By Lord Castleton | Think Pieces | May 17, 2017 |

By Lord Castleton | Think Pieces | May 17, 2017 |

Somewhere around 2000, I was living on a lake in Massachusetts.

One fateful day, I had a clogged drain that I couldn’t quite manage to snake on my own, and I had to call for a pro. I found a drain specialist in some print ad like a penny saver or whatever and called him in.

His name was Ray. He fixed me up lickety-split and in chatting with him afterwards, I found out that he had just opened this company and gone out on his own and that he was actually a fully licensed plumber.

So I suggested that he add that qualification to his advertisement, since it would carry more weight, and also that he could do, y’know, full plumbing jobs. Not just drains. He was aware of the internet, but it was still uncharted territory for him, so I made him an account on Yelp or something and wrote his first testimonial. That he was “excellent and quick and cheap as hell price-wise.” Because of that one thing I wrote, he got a ton of business. I never knew until years later.

Ray loved the lake. He just loved it. He couldn’t stop talking about how nice of an area it was and how peaceful it made him feel. And he wasn’t kidding about it. The second something opened up in the area, he grabbed it. It happened to be the house next to me. And he’s lived here for nearly twenty years. I moved to California for the better part of a decade and when I came back, Ray was still here. Here’s a picture I snapped just now, the view off my back deck. I have a little red shed on my property where we store all of our lake things, and behind it is Ray’s house.


Ray is a handsome, powerfully-built, single man in his mid thirties. He’s still a licensed plumber, and that’s how he spends his days and makes his money. He has sleeves of tattoos on his arms. He’s a proverbial “non-college white.” He’s super friendly, always says hello, and floats somewhere in the ether for me between acquaintance and friend.

Politically, he couldn’t be farther from me.

He’s been genuinely trying to wrap his head around politics for several years now. While he plumbs, working with his hands, he likes to play something to listen to. So, all day long, day after day, he listens to things like Fox News and The Drudge Report. Because they reinforce how he feels: angry and misunderstood and left behind. That’s their magic. Some people don’t want brightness of the future. They want the anger of now. And they want to know who’s to blame for it. And of course, that answer is simple: women and Blacks and Muslims. Duh.

So here in my peaceful, lakefront hamlet, my kids are running around the yard pre-election in Hillary shirts and Ray is wearing a ‘Hillary For Prison’ shirt. And some of you will wonder how I could stomach even being cordial to him. It’s tough some days, I’ll admit it. For him, too, surely, though he never shows it.

Over the years I’ve tried to nudge him closer to center but it’s tough. He was an ardent Trump supporter. And a bit of a kook. He’s said things to me like (in his pristine Boston accent) “I think the whole system is fahkin’ rigged, brother. Mahk my words: Within five yeahs we’re all gonna be livin’ in tents up on [our local shopping mall, built on an elevated hill], just fighting for fahkin’ watah and tryin’ not to eat eachothah.”

_ENTRIES PROVIDED:_
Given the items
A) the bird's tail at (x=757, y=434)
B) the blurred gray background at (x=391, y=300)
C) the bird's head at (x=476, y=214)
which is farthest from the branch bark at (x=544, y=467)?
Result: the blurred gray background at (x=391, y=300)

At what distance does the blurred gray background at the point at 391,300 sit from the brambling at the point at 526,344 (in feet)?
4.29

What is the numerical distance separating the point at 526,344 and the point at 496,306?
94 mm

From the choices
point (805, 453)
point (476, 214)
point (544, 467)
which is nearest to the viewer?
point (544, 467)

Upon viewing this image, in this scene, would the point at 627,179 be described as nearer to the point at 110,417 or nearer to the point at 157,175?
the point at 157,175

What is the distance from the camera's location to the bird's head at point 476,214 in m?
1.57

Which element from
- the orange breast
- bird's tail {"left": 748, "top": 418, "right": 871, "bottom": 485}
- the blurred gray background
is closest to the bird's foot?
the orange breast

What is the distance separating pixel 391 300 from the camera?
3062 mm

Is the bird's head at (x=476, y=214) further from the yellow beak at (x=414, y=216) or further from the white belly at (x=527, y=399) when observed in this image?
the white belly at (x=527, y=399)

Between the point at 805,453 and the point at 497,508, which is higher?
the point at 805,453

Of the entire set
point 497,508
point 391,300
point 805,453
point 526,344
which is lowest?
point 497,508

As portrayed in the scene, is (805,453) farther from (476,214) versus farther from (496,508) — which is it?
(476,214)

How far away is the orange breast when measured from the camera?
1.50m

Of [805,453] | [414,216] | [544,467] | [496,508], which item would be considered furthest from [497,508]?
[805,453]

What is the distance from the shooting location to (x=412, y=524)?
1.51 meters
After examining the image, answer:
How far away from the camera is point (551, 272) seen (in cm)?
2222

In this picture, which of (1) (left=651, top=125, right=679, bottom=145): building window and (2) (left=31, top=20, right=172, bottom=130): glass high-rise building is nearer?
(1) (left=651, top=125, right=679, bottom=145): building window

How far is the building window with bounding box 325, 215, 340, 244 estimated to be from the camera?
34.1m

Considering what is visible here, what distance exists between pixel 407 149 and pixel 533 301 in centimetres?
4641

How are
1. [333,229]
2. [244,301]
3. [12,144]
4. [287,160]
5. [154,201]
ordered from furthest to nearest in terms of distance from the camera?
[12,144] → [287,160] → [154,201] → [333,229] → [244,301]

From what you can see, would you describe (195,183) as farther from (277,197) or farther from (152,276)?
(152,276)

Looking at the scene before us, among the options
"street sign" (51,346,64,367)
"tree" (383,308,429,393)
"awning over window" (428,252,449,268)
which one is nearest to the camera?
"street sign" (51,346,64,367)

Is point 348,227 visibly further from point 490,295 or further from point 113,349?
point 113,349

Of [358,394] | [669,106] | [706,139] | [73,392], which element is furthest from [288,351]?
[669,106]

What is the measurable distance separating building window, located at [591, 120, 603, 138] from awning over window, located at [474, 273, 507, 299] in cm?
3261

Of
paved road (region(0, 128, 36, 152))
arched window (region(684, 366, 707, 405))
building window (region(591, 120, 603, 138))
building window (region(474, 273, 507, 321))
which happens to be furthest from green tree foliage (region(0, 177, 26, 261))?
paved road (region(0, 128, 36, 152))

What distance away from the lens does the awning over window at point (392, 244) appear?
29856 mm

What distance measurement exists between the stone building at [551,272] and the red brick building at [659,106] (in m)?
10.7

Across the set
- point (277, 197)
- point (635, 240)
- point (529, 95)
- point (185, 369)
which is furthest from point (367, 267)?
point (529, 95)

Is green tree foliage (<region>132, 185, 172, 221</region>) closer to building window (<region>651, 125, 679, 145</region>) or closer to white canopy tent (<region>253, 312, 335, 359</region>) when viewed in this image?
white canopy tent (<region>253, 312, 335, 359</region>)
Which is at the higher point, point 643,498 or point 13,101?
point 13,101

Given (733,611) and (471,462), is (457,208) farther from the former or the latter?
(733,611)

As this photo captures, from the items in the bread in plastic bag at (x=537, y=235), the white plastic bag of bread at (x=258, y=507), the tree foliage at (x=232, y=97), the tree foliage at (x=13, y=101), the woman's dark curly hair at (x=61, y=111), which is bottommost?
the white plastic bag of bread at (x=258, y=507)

_THE REQUEST:_
In the essay about the neighbor Ray, what does Ray listen to while he plumbs?

_IN RESPONSE:_
Things like Fox News and The Drudge Report.